Buttercups (Ranunculus glaberrimus) blooming in the prairie, 3/16/10. In spite of our northern location and occasional cold weather (though not this winter so much), several native plants bloom here even in late winter.

You were just spared a diatribe about the current state of academic training for musicians, because I wanted to get past that frustration with a simple proposal for improving the situation. My fantasy is that we could create music workshops based loosely on training for creative writers, where musicians could be treated as artists and present their work to their peers. I have heard writers complain about writers' workshops, that their peers give inane and unnecessarily critical responses, that you can't teach writing anyway. All true, but that isn't the point. Education is about teaching and learning, sure, but for artists it is also about having a little institutional support while you find your voice and work it a bit. Currently, music programs don't allow this because the political structure is such that your peers don't matter; only the faculty's evaluation matters. A music student is NOT an artist in the current system. To empower the students as artists and give them a voice would ideally serve to open up the area of inquiry. Not just about unlistenable "new" music, but about songwriting, about music built out of vernacular traditions. Things the teachers might have to learn about.
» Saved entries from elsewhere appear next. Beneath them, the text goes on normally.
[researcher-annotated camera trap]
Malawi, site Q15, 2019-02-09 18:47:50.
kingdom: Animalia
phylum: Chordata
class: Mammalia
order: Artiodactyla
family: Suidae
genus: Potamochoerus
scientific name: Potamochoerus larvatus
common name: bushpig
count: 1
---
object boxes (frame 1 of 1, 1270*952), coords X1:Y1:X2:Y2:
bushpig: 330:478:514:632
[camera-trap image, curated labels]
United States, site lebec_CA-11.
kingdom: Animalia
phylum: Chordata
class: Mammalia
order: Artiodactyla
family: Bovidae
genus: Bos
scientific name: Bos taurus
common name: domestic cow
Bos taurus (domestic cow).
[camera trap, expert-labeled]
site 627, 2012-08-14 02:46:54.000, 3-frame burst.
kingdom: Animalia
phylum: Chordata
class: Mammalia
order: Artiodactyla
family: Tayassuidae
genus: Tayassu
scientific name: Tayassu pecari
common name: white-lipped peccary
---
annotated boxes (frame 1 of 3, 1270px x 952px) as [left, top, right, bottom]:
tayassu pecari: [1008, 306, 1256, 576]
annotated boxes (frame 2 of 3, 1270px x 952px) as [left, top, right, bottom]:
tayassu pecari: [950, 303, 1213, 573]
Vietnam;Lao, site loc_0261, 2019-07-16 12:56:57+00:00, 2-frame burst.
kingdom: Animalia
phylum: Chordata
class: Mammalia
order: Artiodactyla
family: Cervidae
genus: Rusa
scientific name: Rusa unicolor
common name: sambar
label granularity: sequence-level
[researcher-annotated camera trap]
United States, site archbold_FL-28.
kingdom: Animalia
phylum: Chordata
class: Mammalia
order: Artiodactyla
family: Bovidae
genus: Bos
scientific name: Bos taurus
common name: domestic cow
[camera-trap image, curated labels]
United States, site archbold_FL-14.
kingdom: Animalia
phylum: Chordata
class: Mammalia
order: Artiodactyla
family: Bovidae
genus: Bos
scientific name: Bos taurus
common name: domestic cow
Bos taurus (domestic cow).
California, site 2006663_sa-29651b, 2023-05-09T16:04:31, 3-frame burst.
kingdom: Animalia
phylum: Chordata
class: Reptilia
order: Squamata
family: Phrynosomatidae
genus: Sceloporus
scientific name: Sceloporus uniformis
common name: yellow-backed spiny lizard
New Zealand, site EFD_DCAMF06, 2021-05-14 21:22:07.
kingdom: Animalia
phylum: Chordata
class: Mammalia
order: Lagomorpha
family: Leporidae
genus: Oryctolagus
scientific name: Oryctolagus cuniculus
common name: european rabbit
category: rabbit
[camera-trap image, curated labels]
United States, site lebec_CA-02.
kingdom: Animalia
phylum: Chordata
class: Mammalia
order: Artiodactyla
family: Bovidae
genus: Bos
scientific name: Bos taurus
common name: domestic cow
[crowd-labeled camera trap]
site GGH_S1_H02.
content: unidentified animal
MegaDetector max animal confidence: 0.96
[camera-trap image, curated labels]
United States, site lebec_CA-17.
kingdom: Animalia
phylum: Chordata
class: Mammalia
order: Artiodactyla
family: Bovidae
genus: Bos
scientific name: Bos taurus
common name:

It is very hard, maybe even impossible, for the medieval power relationships in academic music departments to evolve beyond their dictatorial nature, but music departments aren't getting more relevant as time goes on, and the world no longer cares if you can properly resolve a German sixth chord. They do care if you have the funk, though. I just got a smile fantasizing a course called Getting the Funk 101--just the thing to replace 12-tone theory, which is an absolute waste of time. I had a writers-workshop structure built into a "music production" course I designed at WSU (end run around the deadly "composition" classes), to use this method for students to present their work in the recording studio to each other, but budget cuts several years ago utterly destroyed any hope of introducing new curriculum for the foreseeable future, and of course, now I am no longer teaching there. It's still a good idea though.